12/02/2025 | Basket, Notizie in evidenza

Cattani Npc01

di Luigi Ricci – Riassunto delle puntate precedenti. La Npc, dopo aver allestito una squadra decisamente al risparmio e, obiettivamente, non di primissimo livello, sperava che la situazione, con l’arrivo di San Tommaso – leggi Aaron Thomas – sarebbe migliorata. Purtroppo al momento di “vedere per credere”, come appunto predicava oltre duemila anni fa l’apostolo di Gesù, quella che ci è venuta in mente è stata una vecchia pubblicità di un prodotto contro la calvizie il cui protagonista, dopo aver testato varie lozioni, mostrando sconsolato la pelata esclamava: “ho fatto, ho fatto, ma non ho visto niente”. Come alla Npc. A quel punto si è pensato – assai male – che il responsabile fosse San Francesco (Ponticiello) e allora per liberarsene si è pensato che sarebbe bastato recitare un semplice Paternoster, salvo poi scoprire che, tra una sequela incredibile di infortuni, scelte di nuovi giocatori non sempre felici, per salvare la situazione non sarebbe bastato snocciolare anche 10 volte i 50 grani della sacra corona, e così anche il deficitario Paternoster è stato abbandonato per richiamare San Francesco (Ponticiello), sperando che il suo nuovo cantico resuscitasse le creature, a cominciare da San Tommaso, che invece continua a nascondersi invece di farsi vedere per credere.

A questo punto, mentre ormai si viaggia al ritmo di un infortunio partita, visto che, dopo aver perso uno dei Re Magi (Baldassarre), anche Giunta ha allungato una lista interminabile, qualcuno, tanto per restare in tema, ha suggerito di portare la squadra in pellegrinaggio a Lourdes, magari facendo il “giro largo” passando per Medjugorje. Ma poi qualcun altro è intervenuto proponendo un semplice cambio di strategia: “se non riusciamo a vincere noi, facciamo fuori gli altri”. Di conseguenza Chieti – che aveva 18 punti – dopo avere deciso di ritirarsi, ci ha ripensato ed è rientrata in gioco, perdendo però i 3 giocatori più importanti, causa morosità varie, e anche 3 punti in classifica, in seguito a un’altra parte, non tutta, di pendenze verso la Federazione Italiana Pallacanestro. Di conseguenza ora si attende il relativo comunicato per ufficializzare che gli abruzzesi sono scesi a 15 punti, mentre la Npc è a 10.

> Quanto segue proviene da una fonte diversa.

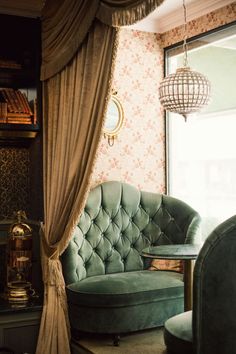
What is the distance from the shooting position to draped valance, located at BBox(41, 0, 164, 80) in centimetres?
285

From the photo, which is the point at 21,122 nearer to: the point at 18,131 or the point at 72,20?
the point at 18,131

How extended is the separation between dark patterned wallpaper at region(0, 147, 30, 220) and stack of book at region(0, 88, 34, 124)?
38 centimetres

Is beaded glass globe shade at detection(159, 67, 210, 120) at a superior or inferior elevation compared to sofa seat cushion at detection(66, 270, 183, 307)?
superior

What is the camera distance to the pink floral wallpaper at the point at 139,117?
5.18 meters

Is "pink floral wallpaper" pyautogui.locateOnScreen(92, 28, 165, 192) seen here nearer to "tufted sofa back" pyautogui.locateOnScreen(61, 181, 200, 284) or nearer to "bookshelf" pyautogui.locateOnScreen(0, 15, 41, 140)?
"tufted sofa back" pyautogui.locateOnScreen(61, 181, 200, 284)

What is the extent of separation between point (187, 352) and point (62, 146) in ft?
5.61

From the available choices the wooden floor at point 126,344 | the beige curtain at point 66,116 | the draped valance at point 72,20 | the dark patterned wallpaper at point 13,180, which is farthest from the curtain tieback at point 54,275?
the draped valance at point 72,20

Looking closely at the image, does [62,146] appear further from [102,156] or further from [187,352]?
[187,352]

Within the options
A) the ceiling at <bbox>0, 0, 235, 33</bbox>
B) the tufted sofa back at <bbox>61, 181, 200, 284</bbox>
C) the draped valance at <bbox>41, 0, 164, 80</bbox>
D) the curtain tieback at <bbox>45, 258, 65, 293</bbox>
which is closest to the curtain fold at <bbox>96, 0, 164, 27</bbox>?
the draped valance at <bbox>41, 0, 164, 80</bbox>

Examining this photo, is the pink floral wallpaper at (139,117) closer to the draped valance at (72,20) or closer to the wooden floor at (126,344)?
the draped valance at (72,20)

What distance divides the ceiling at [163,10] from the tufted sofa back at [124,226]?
62.9 inches

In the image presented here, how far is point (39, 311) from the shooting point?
4.08m

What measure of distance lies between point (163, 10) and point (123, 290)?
262cm

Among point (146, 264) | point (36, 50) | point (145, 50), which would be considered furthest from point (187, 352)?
point (145, 50)
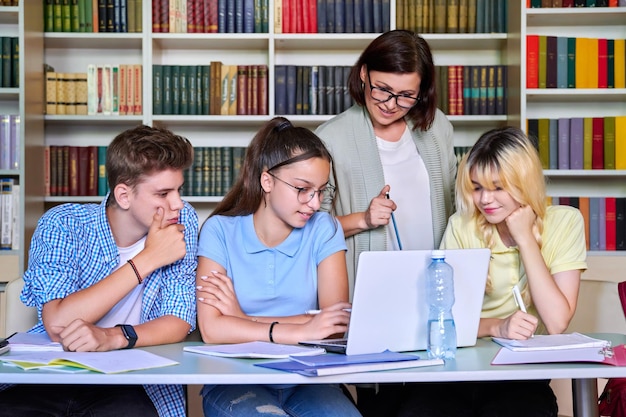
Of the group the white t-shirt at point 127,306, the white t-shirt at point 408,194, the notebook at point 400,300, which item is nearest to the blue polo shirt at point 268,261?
the white t-shirt at point 127,306

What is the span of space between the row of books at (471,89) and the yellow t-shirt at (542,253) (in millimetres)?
1796

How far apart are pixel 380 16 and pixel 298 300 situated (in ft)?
6.96

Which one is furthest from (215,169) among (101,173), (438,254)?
(438,254)

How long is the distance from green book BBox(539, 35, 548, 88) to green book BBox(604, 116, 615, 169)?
1.13 ft

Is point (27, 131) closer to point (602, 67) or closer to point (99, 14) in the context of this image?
point (99, 14)

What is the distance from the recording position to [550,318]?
1976 millimetres

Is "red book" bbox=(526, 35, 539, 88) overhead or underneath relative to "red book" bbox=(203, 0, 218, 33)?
underneath

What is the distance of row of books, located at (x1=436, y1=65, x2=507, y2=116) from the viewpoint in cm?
388

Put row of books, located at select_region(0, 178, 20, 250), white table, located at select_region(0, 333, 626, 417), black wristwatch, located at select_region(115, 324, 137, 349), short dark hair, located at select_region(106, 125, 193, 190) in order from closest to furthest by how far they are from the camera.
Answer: white table, located at select_region(0, 333, 626, 417) → black wristwatch, located at select_region(115, 324, 137, 349) → short dark hair, located at select_region(106, 125, 193, 190) → row of books, located at select_region(0, 178, 20, 250)

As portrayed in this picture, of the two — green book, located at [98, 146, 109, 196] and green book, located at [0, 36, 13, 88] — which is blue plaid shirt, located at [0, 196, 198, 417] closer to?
green book, located at [98, 146, 109, 196]

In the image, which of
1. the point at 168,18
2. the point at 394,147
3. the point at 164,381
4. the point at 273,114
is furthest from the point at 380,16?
the point at 164,381

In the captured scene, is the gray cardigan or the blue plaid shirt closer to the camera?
the blue plaid shirt

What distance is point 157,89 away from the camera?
3.87m

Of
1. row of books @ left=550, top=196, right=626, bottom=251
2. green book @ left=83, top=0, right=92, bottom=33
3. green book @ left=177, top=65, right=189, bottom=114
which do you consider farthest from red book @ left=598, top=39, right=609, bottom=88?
green book @ left=83, top=0, right=92, bottom=33
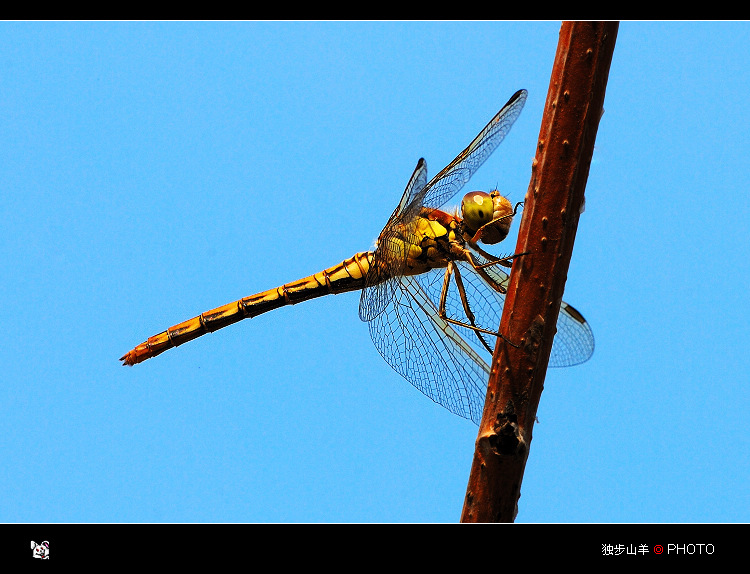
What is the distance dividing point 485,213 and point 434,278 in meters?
0.18

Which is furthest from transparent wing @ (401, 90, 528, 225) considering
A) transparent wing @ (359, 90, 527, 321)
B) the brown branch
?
the brown branch

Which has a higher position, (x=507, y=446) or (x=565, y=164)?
(x=565, y=164)

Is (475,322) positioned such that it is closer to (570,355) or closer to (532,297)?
(570,355)

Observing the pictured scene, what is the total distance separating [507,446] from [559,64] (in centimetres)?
57

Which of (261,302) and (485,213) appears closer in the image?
(485,213)

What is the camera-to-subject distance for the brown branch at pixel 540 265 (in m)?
0.97

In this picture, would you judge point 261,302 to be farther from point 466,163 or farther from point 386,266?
point 466,163

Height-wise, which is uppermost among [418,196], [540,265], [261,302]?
[418,196]

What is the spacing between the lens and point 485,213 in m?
1.45

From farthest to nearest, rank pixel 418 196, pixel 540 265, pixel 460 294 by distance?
pixel 460 294 → pixel 418 196 → pixel 540 265

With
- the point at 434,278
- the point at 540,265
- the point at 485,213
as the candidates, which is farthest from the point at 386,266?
the point at 540,265
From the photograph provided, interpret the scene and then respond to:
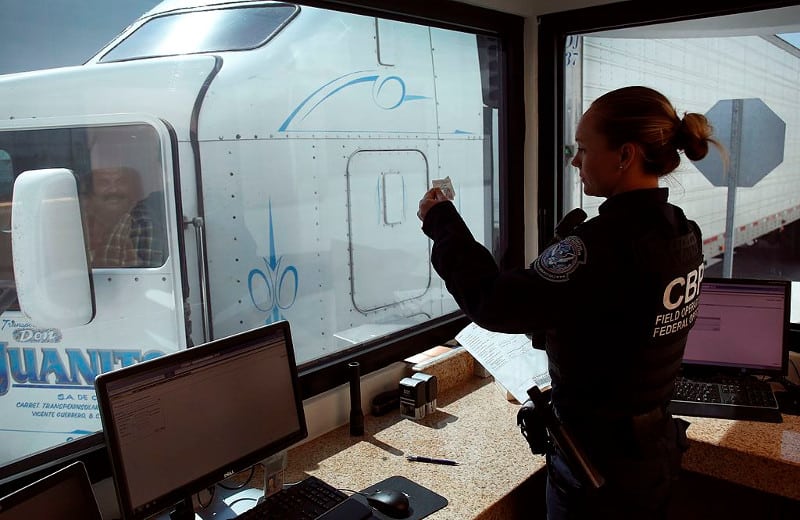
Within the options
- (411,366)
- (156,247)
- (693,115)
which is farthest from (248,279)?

Tra queste due squadre c’è Latina, a 12, che però da l’impressione di potersi riprendere, per cui il nuovo obiettivo per evitare la retrocessione diretta e giocarsela disperatamente nei playout è sperare che Chieti, fortemente indebolita, non vinca più e che la Npc vinca almeno un paio di partite – ma resta da vedere se e come – per sorpassarla. In altre parole si tratta dell’antichissimo “mors tua vita mea”. Invece per quanto riguarda la domanda su come ci si sia ridotti a questo è preferibile calare un pietoso velo sulla gestione societaria degli ultimi due anni. E qui entrerebbe in ballo San Giuseppe.